Quantum computing is the future, we're told. It’s also a head-scratching, brain-melting topic. Don't log off. We’ll make sense of this. And whenever in doubt, just remember a Nobel prize-winning physicist, Richard Feynman, once admitted, "nobody understands quantum mechanics."
A good starting point is conventional computers — a desktop, laptop, tablet, smartphone.
Conventional computers use tiny switches called transistors, which have two settings and only two settings: "on" or "off." Think of the transistor as a light switch, always toggling. If it is switched on, a one is generated and stored in the computer. If it is switched off, a zero is generated and stored. Each one and zero is called a "bit."
Everything that happens in your computer is the result of a series of ones and zeros, whether you're writing a document, reading a story, working on a spreadsheet.
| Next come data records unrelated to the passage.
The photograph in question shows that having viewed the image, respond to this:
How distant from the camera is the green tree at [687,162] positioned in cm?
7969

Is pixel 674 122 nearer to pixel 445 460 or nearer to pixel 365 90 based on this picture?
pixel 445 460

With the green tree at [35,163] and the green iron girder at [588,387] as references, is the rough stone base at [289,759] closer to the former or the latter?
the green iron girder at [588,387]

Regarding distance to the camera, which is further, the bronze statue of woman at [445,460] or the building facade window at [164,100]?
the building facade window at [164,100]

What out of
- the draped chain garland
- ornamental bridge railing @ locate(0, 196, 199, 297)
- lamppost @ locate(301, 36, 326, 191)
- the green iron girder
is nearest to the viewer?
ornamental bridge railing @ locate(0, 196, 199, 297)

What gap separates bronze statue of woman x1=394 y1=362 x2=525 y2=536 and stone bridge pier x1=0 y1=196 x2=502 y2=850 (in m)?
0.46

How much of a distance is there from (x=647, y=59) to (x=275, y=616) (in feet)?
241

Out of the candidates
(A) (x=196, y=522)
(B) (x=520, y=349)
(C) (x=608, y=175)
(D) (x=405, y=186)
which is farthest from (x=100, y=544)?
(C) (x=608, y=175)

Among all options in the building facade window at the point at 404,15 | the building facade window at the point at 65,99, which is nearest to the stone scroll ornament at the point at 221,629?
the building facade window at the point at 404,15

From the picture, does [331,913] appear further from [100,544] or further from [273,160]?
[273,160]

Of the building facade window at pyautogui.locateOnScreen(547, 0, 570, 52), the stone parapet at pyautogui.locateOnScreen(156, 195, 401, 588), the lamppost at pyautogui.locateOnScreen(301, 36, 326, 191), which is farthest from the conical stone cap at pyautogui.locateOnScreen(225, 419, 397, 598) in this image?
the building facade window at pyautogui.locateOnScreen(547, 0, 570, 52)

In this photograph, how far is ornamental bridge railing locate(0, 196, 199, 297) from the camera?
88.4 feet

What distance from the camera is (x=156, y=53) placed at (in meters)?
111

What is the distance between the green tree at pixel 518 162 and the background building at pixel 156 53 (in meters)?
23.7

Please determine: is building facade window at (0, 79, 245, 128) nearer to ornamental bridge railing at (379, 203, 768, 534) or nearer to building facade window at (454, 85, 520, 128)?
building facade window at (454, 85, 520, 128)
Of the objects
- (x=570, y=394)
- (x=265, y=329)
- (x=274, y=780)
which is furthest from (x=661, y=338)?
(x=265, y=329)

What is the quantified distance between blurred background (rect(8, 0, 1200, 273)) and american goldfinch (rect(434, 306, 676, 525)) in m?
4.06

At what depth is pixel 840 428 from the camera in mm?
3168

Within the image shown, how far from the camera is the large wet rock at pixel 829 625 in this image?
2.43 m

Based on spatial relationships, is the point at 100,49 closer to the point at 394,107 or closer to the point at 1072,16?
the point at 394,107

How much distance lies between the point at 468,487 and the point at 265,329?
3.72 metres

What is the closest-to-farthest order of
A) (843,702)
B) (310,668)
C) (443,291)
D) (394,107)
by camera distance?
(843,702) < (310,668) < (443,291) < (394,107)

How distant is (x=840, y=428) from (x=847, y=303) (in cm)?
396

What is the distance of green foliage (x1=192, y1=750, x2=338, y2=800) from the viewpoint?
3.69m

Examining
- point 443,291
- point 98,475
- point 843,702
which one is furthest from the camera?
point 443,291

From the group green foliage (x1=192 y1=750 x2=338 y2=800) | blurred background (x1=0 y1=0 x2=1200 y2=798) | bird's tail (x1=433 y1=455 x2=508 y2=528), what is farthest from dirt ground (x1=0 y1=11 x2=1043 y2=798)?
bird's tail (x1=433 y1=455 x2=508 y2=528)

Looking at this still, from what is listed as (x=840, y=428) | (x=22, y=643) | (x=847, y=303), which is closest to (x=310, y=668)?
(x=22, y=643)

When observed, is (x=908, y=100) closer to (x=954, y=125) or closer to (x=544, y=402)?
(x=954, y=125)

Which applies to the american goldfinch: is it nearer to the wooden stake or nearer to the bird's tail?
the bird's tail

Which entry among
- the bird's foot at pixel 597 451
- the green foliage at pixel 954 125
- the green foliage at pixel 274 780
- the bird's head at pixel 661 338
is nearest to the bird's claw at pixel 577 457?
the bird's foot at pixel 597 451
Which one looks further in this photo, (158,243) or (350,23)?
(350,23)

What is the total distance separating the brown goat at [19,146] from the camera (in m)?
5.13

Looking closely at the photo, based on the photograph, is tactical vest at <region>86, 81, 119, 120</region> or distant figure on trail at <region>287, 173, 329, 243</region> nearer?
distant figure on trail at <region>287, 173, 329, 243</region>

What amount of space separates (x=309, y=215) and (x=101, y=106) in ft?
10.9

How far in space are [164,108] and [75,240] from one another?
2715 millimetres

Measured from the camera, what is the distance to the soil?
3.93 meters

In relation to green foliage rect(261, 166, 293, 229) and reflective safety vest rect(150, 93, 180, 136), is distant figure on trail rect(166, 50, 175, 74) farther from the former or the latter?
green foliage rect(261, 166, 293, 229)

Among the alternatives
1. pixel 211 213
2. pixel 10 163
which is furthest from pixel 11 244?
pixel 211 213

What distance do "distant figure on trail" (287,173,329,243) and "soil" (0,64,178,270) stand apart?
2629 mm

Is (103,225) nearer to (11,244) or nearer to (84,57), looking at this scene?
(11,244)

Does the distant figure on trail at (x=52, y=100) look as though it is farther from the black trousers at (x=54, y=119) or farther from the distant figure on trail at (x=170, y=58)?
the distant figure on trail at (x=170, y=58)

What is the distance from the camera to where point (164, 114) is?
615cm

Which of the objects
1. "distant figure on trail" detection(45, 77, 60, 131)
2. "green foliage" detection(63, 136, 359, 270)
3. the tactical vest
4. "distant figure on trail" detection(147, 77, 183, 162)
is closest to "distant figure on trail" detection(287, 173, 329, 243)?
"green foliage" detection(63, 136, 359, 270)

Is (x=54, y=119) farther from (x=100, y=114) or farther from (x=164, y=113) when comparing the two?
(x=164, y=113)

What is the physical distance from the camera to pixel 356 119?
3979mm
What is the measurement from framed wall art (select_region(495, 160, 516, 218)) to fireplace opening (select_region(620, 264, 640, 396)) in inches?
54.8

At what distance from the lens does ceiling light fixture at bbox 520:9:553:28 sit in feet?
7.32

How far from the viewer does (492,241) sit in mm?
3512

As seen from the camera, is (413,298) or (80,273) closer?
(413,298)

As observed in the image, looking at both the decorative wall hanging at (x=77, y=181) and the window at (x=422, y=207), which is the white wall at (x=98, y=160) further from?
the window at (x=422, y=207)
Quantum computers also use bits, but they have a different name — "qubits." They can flip between zero and one, but also can flip into a netherworld and assume a "superposition." This means that qubits can be a one, a zero or both. In the world we live in every day, things are up or down, a one or a zero. But both at the same time? That's the idea. See if this makes sense:
Picture a flipping coin. When the coin lands, it is either heads or tails. When the coin is flipping, it essentially is both. What this means for computing is that since qubits can be a one and a zero at the same time, they can come up with multiple solutions to complex problems at once and arrive at the best result more quickly than a conventional computer.
Qubits are free of the classic binary logic that runs through a number of "if this, then that" options until a solution is found. Conventional computers are fast, yes, but with supercomplex problems, they can slow down.
Quantum computing fixes that — which explains why governments are in a rush to eventually dominate this technology. "Eventually" is the key word. Quantum computers are in early development. But they’ll get to that superposition — it's as simple as one, zero, three.